No, it's the bride's day. I would expose for the gown and let the groom be dark. But don't confuse white balance with exposure. Color and light.

martinsmith
1st of July 2008 (Tue), 14:10
Partly right - it makes the calculation for you so that's not the reason for FEC. You do use FEC depending on your subject - white wedding gowns need different light than black tuxedos...

But you are correct about E-TTL calculating it for you.
I wasn't talking about adjustments for clothing, backgrounds and so on and I don't know where that came from. I was just pointing out that light modifiers don't need FEC adjustment.

As for weddings, I think it should be law for bride and groom to wear only light grey. lol!

Titus213
1st of July 2008 (Tue), 14:24
I wasn't talking about adjustments for clothing, backgrounds and so on and I don't know where that came from.

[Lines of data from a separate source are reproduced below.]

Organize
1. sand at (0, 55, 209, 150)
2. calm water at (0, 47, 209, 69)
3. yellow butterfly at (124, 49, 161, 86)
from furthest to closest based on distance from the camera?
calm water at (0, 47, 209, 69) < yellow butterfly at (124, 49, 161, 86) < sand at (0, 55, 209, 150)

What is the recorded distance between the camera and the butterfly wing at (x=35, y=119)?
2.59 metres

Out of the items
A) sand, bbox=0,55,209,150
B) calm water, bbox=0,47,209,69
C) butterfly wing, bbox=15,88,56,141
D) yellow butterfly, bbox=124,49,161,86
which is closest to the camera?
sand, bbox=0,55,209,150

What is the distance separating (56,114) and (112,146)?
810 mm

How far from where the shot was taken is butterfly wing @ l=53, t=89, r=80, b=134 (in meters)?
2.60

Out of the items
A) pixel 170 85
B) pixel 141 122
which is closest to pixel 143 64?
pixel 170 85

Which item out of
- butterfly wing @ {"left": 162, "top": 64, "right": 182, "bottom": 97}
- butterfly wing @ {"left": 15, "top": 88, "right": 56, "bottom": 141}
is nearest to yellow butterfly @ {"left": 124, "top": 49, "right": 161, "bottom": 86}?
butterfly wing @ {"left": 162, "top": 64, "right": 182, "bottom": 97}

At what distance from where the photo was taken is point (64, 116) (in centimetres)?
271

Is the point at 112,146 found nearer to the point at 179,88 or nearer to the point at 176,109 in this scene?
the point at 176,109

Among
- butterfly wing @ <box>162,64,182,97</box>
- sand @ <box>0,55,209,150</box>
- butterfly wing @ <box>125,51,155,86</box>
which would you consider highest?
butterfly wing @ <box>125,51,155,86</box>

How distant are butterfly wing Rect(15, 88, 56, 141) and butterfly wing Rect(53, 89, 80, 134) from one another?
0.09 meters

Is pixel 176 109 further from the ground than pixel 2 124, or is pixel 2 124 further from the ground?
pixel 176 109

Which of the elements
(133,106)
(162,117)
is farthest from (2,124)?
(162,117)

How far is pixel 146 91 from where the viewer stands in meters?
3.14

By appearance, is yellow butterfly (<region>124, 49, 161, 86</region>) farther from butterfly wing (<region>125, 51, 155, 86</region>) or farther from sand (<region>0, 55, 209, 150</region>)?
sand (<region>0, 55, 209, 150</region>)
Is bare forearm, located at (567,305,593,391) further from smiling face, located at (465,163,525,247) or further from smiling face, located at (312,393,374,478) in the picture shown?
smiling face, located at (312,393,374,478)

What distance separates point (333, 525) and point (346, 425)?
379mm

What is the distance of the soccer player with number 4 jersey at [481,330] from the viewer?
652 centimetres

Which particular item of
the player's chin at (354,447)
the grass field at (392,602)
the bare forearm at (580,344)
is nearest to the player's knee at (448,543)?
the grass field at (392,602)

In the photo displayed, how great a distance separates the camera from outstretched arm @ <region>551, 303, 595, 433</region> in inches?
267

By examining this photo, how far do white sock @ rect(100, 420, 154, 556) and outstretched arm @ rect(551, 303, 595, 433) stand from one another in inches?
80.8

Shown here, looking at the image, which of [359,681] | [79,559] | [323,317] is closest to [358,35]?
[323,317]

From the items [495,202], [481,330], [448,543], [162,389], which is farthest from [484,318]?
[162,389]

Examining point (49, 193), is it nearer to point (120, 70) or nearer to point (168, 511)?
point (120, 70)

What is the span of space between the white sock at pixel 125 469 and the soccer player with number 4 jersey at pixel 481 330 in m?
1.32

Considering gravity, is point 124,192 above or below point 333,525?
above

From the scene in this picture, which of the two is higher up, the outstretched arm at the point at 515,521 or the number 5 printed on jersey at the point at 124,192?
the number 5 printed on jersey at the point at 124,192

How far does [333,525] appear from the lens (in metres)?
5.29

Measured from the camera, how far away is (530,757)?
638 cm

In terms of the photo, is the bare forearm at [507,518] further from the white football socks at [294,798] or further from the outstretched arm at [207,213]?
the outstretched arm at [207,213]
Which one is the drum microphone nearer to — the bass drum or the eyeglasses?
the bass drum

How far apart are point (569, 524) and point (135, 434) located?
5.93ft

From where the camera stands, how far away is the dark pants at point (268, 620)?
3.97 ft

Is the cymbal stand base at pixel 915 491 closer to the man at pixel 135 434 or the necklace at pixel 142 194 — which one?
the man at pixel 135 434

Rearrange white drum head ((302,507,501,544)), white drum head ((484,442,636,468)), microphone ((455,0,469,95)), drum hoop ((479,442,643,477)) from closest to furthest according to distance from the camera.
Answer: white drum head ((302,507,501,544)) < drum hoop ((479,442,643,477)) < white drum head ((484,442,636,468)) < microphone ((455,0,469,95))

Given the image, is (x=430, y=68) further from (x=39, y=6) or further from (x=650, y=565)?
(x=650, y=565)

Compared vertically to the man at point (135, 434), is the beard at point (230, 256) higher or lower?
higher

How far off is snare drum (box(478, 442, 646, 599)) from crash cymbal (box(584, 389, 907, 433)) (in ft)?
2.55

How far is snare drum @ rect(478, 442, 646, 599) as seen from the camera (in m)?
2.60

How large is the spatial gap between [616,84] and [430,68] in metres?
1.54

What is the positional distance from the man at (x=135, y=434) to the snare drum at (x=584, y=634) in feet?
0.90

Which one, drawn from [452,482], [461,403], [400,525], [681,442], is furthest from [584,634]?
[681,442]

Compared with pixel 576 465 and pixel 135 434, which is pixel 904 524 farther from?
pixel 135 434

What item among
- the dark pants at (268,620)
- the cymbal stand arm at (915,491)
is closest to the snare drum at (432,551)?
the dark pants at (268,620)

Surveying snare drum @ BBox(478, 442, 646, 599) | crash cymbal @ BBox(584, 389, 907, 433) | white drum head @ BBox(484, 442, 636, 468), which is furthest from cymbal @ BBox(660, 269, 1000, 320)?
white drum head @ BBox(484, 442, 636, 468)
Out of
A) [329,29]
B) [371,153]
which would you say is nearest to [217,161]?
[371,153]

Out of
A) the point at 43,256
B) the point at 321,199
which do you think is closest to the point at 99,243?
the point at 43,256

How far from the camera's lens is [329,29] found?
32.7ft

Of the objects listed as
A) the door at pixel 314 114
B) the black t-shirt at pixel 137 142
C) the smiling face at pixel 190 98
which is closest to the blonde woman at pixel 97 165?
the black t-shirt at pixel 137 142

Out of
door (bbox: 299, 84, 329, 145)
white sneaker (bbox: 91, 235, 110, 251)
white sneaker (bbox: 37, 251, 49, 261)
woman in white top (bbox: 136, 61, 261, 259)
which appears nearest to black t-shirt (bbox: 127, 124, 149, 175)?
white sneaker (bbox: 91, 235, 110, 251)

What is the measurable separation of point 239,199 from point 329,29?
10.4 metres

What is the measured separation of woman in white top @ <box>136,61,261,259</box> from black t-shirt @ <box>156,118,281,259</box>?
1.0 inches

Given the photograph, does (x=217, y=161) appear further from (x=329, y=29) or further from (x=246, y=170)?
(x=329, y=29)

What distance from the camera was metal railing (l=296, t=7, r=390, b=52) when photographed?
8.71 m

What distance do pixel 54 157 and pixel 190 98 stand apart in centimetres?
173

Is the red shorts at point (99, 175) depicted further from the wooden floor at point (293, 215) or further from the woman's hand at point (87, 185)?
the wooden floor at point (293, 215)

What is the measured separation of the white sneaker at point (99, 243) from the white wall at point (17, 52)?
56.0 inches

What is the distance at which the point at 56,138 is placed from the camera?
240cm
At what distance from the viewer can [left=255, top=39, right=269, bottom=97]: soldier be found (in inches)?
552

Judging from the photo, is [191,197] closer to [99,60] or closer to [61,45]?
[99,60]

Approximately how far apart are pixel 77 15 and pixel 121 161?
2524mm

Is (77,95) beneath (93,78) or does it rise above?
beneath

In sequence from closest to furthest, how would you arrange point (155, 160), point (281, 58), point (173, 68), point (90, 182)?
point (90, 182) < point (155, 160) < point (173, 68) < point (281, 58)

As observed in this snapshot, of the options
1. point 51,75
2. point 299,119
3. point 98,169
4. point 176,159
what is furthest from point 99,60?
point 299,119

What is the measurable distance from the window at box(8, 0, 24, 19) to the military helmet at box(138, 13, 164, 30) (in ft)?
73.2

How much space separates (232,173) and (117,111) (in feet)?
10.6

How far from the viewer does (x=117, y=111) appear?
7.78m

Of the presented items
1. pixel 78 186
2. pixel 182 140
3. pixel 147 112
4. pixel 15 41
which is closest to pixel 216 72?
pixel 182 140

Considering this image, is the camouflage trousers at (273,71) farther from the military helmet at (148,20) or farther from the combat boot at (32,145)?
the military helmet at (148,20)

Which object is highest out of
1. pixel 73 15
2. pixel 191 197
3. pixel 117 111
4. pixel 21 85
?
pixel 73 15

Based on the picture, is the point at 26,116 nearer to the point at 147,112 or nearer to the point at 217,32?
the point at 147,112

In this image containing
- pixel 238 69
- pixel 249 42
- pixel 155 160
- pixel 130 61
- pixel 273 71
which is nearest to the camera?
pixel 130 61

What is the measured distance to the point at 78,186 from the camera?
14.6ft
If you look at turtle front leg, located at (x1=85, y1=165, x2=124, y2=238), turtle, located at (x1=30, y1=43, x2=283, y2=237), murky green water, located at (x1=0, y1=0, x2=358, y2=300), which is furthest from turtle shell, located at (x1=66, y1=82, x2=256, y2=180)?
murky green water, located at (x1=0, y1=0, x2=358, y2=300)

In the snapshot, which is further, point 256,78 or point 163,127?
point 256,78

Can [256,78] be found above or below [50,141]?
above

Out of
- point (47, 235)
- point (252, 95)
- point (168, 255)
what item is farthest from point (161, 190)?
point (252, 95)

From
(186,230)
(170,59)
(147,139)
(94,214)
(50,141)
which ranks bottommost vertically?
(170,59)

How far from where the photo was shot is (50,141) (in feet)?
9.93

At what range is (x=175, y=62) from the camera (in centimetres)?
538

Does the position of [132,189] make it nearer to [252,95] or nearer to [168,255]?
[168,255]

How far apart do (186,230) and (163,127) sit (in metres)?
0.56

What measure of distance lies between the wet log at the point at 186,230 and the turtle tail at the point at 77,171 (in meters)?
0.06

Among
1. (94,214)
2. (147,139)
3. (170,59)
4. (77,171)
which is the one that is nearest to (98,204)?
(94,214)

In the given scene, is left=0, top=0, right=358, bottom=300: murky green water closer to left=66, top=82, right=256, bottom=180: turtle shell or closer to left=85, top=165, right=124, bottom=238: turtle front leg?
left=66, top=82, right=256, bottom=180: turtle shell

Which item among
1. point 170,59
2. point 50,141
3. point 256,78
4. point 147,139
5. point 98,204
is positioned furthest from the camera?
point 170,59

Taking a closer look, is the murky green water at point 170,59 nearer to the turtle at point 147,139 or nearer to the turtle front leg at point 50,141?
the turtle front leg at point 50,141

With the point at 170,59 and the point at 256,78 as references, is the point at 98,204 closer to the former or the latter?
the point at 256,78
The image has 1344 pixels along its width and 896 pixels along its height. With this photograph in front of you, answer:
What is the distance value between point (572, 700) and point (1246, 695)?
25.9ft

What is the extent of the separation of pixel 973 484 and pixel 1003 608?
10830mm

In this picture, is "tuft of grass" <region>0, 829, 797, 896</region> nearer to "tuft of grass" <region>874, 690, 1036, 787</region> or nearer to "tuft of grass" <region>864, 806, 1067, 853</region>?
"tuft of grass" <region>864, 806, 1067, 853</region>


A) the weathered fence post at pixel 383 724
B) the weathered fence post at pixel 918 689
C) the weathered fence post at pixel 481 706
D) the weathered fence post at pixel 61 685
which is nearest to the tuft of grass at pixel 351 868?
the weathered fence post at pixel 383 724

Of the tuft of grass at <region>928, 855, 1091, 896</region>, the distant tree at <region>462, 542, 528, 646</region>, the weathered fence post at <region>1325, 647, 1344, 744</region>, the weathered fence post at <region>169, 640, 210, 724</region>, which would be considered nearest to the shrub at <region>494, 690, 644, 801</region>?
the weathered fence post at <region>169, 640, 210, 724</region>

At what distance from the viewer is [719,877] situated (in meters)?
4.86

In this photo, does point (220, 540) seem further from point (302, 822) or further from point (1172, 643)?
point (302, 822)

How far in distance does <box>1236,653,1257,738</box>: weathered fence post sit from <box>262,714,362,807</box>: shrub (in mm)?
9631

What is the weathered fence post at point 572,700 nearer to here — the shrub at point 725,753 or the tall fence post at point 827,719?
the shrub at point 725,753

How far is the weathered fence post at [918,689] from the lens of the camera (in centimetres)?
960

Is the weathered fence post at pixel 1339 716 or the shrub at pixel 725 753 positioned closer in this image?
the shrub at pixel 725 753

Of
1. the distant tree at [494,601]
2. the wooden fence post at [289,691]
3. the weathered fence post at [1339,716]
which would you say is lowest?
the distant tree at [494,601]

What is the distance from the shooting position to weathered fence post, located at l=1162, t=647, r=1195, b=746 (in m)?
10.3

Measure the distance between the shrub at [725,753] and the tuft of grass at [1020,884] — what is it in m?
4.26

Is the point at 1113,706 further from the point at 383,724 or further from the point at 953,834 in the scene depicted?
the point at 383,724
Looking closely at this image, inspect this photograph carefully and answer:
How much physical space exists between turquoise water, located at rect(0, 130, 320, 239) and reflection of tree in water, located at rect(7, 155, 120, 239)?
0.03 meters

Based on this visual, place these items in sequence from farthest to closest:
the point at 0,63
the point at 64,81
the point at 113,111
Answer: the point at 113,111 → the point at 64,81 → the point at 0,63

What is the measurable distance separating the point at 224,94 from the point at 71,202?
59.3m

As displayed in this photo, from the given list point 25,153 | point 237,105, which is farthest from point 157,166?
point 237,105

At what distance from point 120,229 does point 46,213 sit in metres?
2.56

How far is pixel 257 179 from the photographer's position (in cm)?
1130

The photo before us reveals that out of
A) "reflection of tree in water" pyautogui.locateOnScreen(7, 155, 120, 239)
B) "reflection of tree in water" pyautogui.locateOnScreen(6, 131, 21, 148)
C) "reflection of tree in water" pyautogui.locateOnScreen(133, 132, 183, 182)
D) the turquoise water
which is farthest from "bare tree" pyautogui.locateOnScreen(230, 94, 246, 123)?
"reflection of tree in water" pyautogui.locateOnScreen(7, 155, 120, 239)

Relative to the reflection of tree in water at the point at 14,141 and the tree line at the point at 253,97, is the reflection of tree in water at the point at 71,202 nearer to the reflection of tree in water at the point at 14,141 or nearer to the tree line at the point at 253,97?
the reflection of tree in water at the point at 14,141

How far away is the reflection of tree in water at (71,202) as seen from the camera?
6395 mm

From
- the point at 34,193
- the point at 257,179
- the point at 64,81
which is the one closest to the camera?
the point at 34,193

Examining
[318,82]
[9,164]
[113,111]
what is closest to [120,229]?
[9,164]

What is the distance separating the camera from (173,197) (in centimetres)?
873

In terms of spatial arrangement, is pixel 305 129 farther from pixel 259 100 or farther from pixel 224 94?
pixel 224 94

I was just pointing out that light modifiers don't need FEC adjustment.

As for weddings, I think it should be law for bride and groom to wear only light grey. lol!

Now there is an idea I could get behind. Or at least make it mandatory that the bride and groom and wedding party dress in the same color.....:lol:

Wilt
1st of July 2008 (Tue), 16:02
Now there is an idea I could get behind. Or at least make it mandatory that the bride and groom and wedding party dress in the same color.....:lol:

...18% gray!

poloman
1st of July 2008 (Tue), 17:33
With a white and black square strategically placed!